SET EXERCISE: Quote the data below in full, please, without altering anything.

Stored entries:
──────────

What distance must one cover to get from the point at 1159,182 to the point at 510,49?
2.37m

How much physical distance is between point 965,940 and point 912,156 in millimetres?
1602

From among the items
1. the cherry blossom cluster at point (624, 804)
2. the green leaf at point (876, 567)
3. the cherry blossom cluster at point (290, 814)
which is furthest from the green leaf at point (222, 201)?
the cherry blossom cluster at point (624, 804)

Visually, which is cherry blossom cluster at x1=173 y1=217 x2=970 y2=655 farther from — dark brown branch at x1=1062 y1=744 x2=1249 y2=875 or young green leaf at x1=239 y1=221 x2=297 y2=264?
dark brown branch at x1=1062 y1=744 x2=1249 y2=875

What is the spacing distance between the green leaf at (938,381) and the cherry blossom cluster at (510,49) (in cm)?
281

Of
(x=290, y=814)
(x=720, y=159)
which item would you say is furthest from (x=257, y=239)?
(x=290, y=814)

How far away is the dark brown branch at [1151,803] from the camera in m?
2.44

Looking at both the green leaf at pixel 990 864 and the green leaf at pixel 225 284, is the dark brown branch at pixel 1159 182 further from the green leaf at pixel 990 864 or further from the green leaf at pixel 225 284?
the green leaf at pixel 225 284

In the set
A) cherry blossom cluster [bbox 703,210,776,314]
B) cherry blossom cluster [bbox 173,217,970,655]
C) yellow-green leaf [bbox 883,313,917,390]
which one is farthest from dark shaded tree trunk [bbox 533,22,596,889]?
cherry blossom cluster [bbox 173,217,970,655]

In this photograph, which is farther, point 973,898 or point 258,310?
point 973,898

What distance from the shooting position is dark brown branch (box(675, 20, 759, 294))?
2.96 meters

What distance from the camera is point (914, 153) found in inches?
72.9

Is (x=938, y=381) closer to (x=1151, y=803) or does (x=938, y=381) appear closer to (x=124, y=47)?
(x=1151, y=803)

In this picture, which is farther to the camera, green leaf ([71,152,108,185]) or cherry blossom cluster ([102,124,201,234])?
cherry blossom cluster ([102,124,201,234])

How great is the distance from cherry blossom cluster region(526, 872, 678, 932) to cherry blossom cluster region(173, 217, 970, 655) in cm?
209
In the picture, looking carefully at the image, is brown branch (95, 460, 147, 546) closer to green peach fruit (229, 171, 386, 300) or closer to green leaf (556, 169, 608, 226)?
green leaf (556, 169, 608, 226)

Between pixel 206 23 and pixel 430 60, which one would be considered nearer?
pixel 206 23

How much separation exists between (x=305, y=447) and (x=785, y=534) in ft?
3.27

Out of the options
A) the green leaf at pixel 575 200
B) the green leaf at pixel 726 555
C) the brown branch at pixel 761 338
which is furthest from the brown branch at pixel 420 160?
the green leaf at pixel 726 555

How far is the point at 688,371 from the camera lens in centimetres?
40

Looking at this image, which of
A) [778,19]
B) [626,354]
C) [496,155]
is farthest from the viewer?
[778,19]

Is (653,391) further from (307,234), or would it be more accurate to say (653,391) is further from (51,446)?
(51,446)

──────────

TASK OUTPUT:
What distance must one cover to get from the point at 1159,182 to the point at 510,49?
2.37m

How much physical distance is between point 965,940 and point 912,156 in millimetres?
1602

From among the items
1. the cherry blossom cluster at point (624, 804)
2. the green leaf at point (876, 567)
3. the cherry blossom cluster at point (290, 814)
which is furthest from the green leaf at point (222, 201)?
the cherry blossom cluster at point (624, 804)

Visually, which is cherry blossom cluster at x1=173 y1=217 x2=970 y2=655 farther from — dark brown branch at x1=1062 y1=744 x2=1249 y2=875 or young green leaf at x1=239 y1=221 x2=297 y2=264?
dark brown branch at x1=1062 y1=744 x2=1249 y2=875

What is the spacing distance between the green leaf at (938,381) and the cherry blossom cluster at (510,49) (in cm)?
281

Of
(x=290, y=814)
(x=720, y=159)
which item would you say is furthest from (x=257, y=239)?
(x=290, y=814)

How far away is the dark brown branch at [1151,803] from the camera in m?
2.44

Looking at both the green leaf at pixel 990 864 and the green leaf at pixel 225 284, is the dark brown branch at pixel 1159 182 further from the green leaf at pixel 990 864 or further from the green leaf at pixel 225 284?
the green leaf at pixel 225 284

In the set
A) cherry blossom cluster [bbox 703,210,776,314]
B) cherry blossom cluster [bbox 173,217,970,655]
C) yellow-green leaf [bbox 883,313,917,390]
which one is farthest from dark shaded tree trunk [bbox 533,22,596,889]?
cherry blossom cluster [bbox 173,217,970,655]

In this photograph, which is farther, point 973,898 or point 258,310?
point 973,898

What distance from the shooting position is dark brown branch (box(675, 20, 759, 294))?
2.96 meters

What distance from the camera is point (914, 153) found in inches?
72.9

Is (x=938, y=381) closer to (x=1151, y=803) or does (x=938, y=381) appear closer to (x=124, y=47)?
(x=1151, y=803)

In this picture, which is farther to the camera, green leaf ([71,152,108,185]) or cherry blossom cluster ([102,124,201,234])?
cherry blossom cluster ([102,124,201,234])

How great is the distance from cherry blossom cluster region(526, 872, 678, 932) to cherry blossom cluster region(173, 217, 970, 655) in cm?
209
In the picture, looking carefully at the image, is brown branch (95, 460, 147, 546) closer to green peach fruit (229, 171, 386, 300) or closer to green leaf (556, 169, 608, 226)?
green leaf (556, 169, 608, 226)

Between pixel 206 23 and pixel 430 60, which one would be considered nearer?
pixel 206 23

How much separation exists between (x=305, y=447) and (x=785, y=534) in ft?
3.27

Out of the options
A) the green leaf at pixel 575 200
B) the green leaf at pixel 726 555
C) the brown branch at pixel 761 338
which is furthest from the brown branch at pixel 420 160?
the green leaf at pixel 726 555

How far is the point at 688,371 from the camera lens in centimetres?
40

Looking at this image, which of
A) [778,19]
B) [626,354]
C) [496,155]
is farthest from the viewer?
[778,19]

Is (653,391) further from (307,234), or would it be more accurate to say (653,391) is further from (51,446)?
(51,446)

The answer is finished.